As Jason explains in The Journal, in 2013 after the acquittal of George Zimmerman, BLM’s reputation gained ground. One year later, when Michael Brown was killed in Ferguson, Mo., BLM’s reputation increasingly flourished.
According to a national poll published by the Daily Kos, support for BLM peaked at 52% in June 2020, a month after George Floyd was murdered by a police officer in Minneapolis.
(BLM’s) popularity has declined since then, and recent revelations about the organization’s spending habits are unlikely to reverse that trend.
Why BLM’s Reversal?
After the New York Post reported in April 2021 that a BLM co-founder had purchased four homes for a total of $3.2 million, the head of a local BLM chapter in New York City called for an independent investigation into how money was being spent.
In July, BLM leaders in Canada, with help from its U.S. affiliate, purchased another multi-million dollar mansion in Toronto, which prompted several activists in the local chapter to resign.
And earlier this month, New York magazine reported that BLM leaders purchased a $6 million California home in cash with money that had been donated to the organization.
From the NY Post: “The transaction has not been previously reported, and Black Lives Matter leadership had hoped to keep the house’s existence a secret. …
Internal emails dating to 2016 show activists voicing concern about how donations were being spent and how the organization was being run.
The families of some Black victims of police violence have complained that they have seen little of the funds that have flowed to the movements most visible facet.
George Floyd’s death helped provide a windfall for the group, continues Mr. Riley.
In October 2020, it took in $66.5 million in contributions. Weeks later, it purchased the California property. BLM told the magazine that it had “always planned” to disclose the purchase, but didn’t explain why it hadn’t.
Questions also surfaced about how money not going into pricey real-estate is being managed. Earlier this year one news outlet reported that attorneys general in California and Washington state had ordered BLM to cease fundraising activities until the group submitted delinquent financial disclosures. According to the organization (BLM), “We take these matters seriously and have taken immediate action.”
As Mr.
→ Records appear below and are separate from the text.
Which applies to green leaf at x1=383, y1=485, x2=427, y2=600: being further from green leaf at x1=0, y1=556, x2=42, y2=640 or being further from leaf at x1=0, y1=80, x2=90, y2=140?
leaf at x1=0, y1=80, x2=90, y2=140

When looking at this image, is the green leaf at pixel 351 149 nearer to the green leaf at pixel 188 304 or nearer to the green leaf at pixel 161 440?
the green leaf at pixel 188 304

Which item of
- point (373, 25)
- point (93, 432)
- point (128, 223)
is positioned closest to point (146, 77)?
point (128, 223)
Riley explains, “If the public doesn’t know more about these shenanigans, New York magazine explained that it might be because the organization carefully monitors social media for negative mentions.”
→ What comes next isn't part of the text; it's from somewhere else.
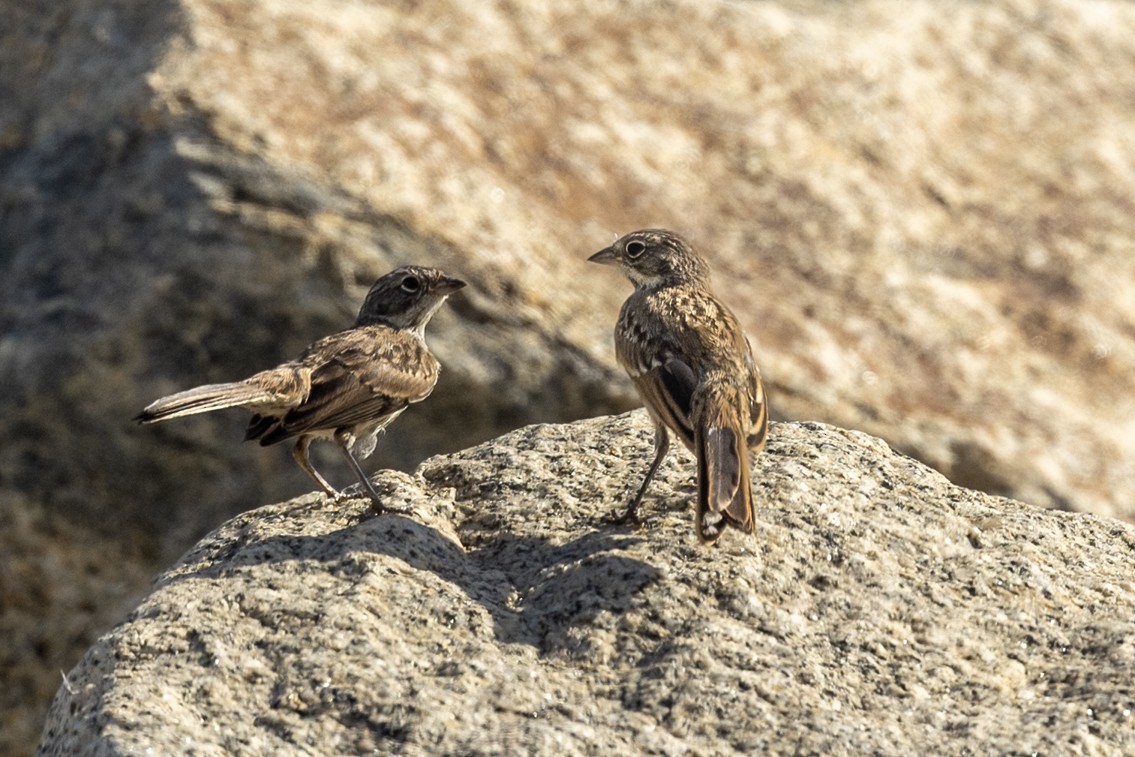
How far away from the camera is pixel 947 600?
256 inches

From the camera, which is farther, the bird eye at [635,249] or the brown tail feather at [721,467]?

Members use their influence with the platforms to have such remarks removed.” BLM also hired private investigators “to look into [BLM] detractors and journalists.”
The Myth BLM Perpetrated
BLM has another problem: “its prominence has been propelled in part by lies and half-truths,” according to Mr. Riley.
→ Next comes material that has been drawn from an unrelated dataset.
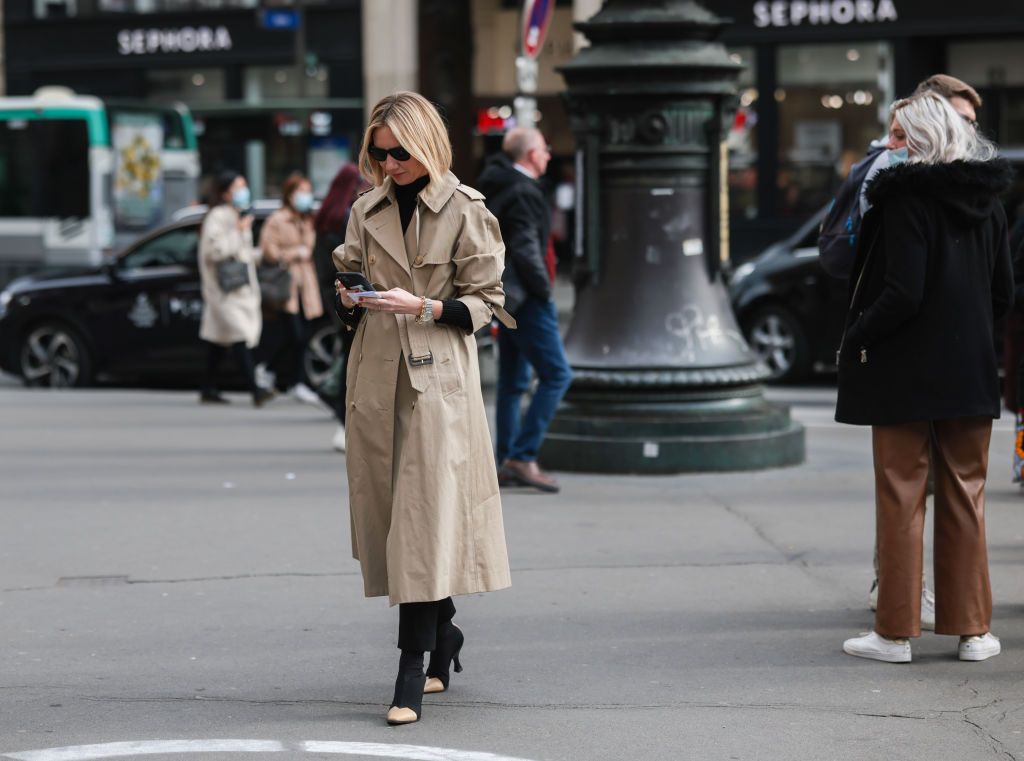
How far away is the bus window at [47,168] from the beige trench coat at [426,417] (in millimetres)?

Michael Brown was shot dead after he attacked a police officer, and the “Hands up, don’t shoot!” story is a myth. Trayvon Martin was a troubled young man, and based on physical evidence the jury determined that Mr. Zimmerman fired at him in self-defense.
There is nothing wrong with calling out dirty cops or police brutality, which aren’t figments of black people’s imaginations. But neither do most blacks believe, as BLM types insist, that policing is a larger problem than criminal behavior. Like Garvey and the Black Panthers, BLM represents a fringe minority of black Americans rather than the mainstream majority.
A Pew Research Center survey released last week found that crime is the top concern of black adults, which is nothing new. The 1968 Kerner Commission report noted that the loudest complaints from black neighborhoods concerned the lack of police protection—specifically, the relatively small number of cops assigned to black neighborhoods and their slow response to emergency calls.